Pôvre vieille démocrasseuse -D’après Marc Favreau

Pôvre vieille démocrasseuseD’après Marc Favreau

Texte et  Mise en scène : Michel Bruzat

“ Il parait qu’un jour la paix nous est arrivée sur la Terre, ça a pas dû faire beaucoup de bruit... on l’a pas vu venir.. peut-être on était distraits” . Par les temps qui courent, ce genre de réflexion très actuelle mérite toute notre attention si on espère trouver la sagesse, quoique… Vision décalée, jeu sur les mots, le voyage dans cette “Pôvre vieille démocrasseuse”, une pièce mise en scène par Michel Bruzat et interprétée par Marie Thomas, doit tout à Marc Favreau, humoriste et comédien québécois décédé en décembre 2005. Celui-ci avait créé le personnage lunaire de Sol, un clown clochard, un poète, un jouisseur de mots qui regardait  le monde en faisant des pas de côté. Un spectacle rare, plein d’humour, de poésie et à découvrir de toute urgence.  

Comment va le monde ?

Bonne question, ma foi surtout si “on a déjà été ce qu’on a toujours pensé être.” Sur une scène où poussent des coquelicots en papier, elle apparaît entre les plis d’un magnifique rideau orange aux couleurs chatoyantes. Elle, c’est la comédienne Marie Thomas. Une tête de clown au visage blanc, elle sourit et de sa voix douce, elle vient nous parler de notre santé, “ histoire de la rattraper, nous dit-elle, en écoutant les médecins qui courent déjà derrière la santé ”.  Chaque phrase commence comme une démonstration évidente. Peu à peu chaque mot dérape et ouvre le sens, nous conduisant dans des mondes inédits. Ici “le lotorino” s’occupe des joies respiratoires et c’est un spécifique qui reçoit comme un chien dans une jonquille”.

À la façon de l’humoriste franco-belge Raymond Devos, en créant le personnage de Sol, le clown clochard qui portait sur le monde un regard naïf et décalé, Marc Favreau nous conduit dans un univers d’une totale poésie naïve qui ouvre le sens des mots et nous permet de traverser des espaces où l’absurdité se pare de poésie.  Aller à l’hôpital est un risque qui peut nous conduire à être soigné par “mes gardes” ou par “mégarde” alors que “l’euthanasiste travaille en salle d’aberration”.

Pôvre vieille démocrasseuse -D’après Marc Favreau
© Jean Barak

La mise en scène de Michel Bruzat, colle au plus près du jeu de la comédienne. Marie Thomas reprend les mots de Favreau et nous entraîne à sa suite, dans les délires d’une imagination qui dégonfle les baudruches d’un théâtre conventionnel. Elle nous fait voyager dans un univers qui nous échappe et qui, pourtant, constitue notre monde. S’appuyant sur la tranquillité de la voix, la comédienne regarde les gens d’un oeil malicieux et explore la salle d’un regard lunaire. Elle pousse les mots les plus bizarres d’une façon tout à fait normale. Elle nous conduit à travers des situations de plus en plus abracadabrantes, jusqu’à l’origine de nos civilisations, dans “le paradoxe perdu… où un serpent à lunettes ne ménage pas sa monture”. À partir de là, tout peut arriver puisque “les épagneuls ont condescendu à conquérir le monde des “indigents” pour mieux les convertir”.

Données enregistrées
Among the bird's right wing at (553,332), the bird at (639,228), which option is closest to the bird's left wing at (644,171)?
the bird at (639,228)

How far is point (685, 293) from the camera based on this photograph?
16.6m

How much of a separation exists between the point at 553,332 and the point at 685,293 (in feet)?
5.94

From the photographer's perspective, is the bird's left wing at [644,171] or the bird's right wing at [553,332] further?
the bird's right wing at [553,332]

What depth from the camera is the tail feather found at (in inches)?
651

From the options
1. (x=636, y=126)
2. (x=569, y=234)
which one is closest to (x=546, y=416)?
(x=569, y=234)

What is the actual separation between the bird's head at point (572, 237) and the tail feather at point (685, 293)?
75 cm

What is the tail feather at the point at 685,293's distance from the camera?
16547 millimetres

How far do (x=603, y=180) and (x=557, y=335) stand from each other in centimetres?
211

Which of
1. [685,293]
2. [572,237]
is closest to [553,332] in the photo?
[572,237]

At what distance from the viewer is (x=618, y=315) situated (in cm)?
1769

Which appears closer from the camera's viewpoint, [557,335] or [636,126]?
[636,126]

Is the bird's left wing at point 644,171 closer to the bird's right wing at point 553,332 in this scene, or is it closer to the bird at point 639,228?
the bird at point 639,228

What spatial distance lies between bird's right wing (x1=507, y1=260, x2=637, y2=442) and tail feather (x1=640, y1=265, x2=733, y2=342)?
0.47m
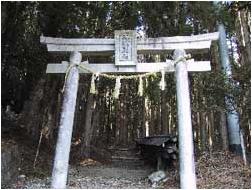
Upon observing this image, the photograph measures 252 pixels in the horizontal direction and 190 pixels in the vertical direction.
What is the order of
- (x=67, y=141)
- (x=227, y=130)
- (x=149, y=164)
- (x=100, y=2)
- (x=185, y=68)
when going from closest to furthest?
(x=67, y=141) < (x=185, y=68) < (x=100, y=2) < (x=227, y=130) < (x=149, y=164)

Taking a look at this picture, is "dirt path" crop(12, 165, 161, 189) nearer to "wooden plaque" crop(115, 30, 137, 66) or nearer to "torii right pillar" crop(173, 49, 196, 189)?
"torii right pillar" crop(173, 49, 196, 189)

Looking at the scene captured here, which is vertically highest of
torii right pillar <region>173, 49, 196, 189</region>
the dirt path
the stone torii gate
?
the stone torii gate

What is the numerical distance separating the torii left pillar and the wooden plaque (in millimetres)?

# [CONSIGNES DE TRAVAIL]
[A] Reproduisez fidèlement la critique du spectacle de « Pôvre vieille démocrasseuseD’après » à « de toute urgence. ».
[B] Donnez le nom de chaque personne réelle citée dans la critique du spectacle, en comptant aussi le crédit photo.
[C] Poursuivez la critique du spectacle après sa dernière phrase.
Ces lignes sont un ensemble à part, sans lien avec la critique du spectacle.

# [RÉPONSES ATTENDUES]
[A]
Pôvre vieille démocrasseuseD’après Marc Favreau

Texte et  Mise en scène : Michel Bruzat

“ Il parait qu’un jour la paix nous est arrivée sur la Terre, ça a pas dû faire beaucoup de bruit... on l’a pas vu venir.. peut-être on était distraits” . Par les temps qui courent, ce genre de réflexion très actuelle mérite toute notre attention si on espère trouver la sagesse, quoique… Vision décalée, jeu sur les mots, le voyage dans cette “Pôvre vieille démocrasseuse”, une pièce mise en scène par Michel Bruzat et interprétée par Marie Thomas, doit tout à Marc Favreau, humoriste et comédien québécois décédé en décembre 2005. Celui-ci avait créé le personnage lunaire de Sol, un clown clochard, un poète, un jouisseur de mots qui regardait  le monde en faisant des pas de côté. Un spectacle rare, plein d’humour, de poésie et à découvrir de toute urgence.

[B] Marc Favreau, Michel Bruzat, Marie Thomas, Raymond Devos, Jean Barak

[C]
Pôvre vieille démocrasseuse -D’après Marc Favreau
© Jean Barak

Sur un ton décalé, Marie Thomas, avec une grande douceur, nous prend par la main et nous conduit dans ce texte drôle et surréaliste qui pose sur nos travers un regard critique et décalé. Les mots épousent la fluidité d’un jeu théâtral physique et inventif. S’appuyant sur un roseau flexible et fragile, un bateau de papier en ornant la pointe, la comédienne nous embarque à sa suite, pour une traversée sur une mer déchaînée. Laissant les mots s’installer dans les silences, surgissent des sens surprenants de mots habituels mais ré-inventés. Les mots de Sol, poète clochard, nous parlent de l’état de la planète, du poids des dérives sociales qui conduisent aux guerres. La refonte, le décalage du sens des mots et des sons nous mettent en relation avec la liberté intérieure que chacun porte en soi et que l’on oublie dans nos courses à la domination y compris linguistique.  

Sol était un comédien à part, Marie Thomas également. Elle s’empare de son texte avec une grande humilité, un grand respect et l’inventivité d’un “Arlequin au féminin”. Comme le funambule sur la fragilité de son fil, elle nous démontre que “prendre son pied, c’est le mettre devant l’autre”. De cette façon, on peut avancer en ayant toutes les chances de redécouvrir le monde et de proposer d’autres routes à notre “pôvre vieille démocrasseuse”.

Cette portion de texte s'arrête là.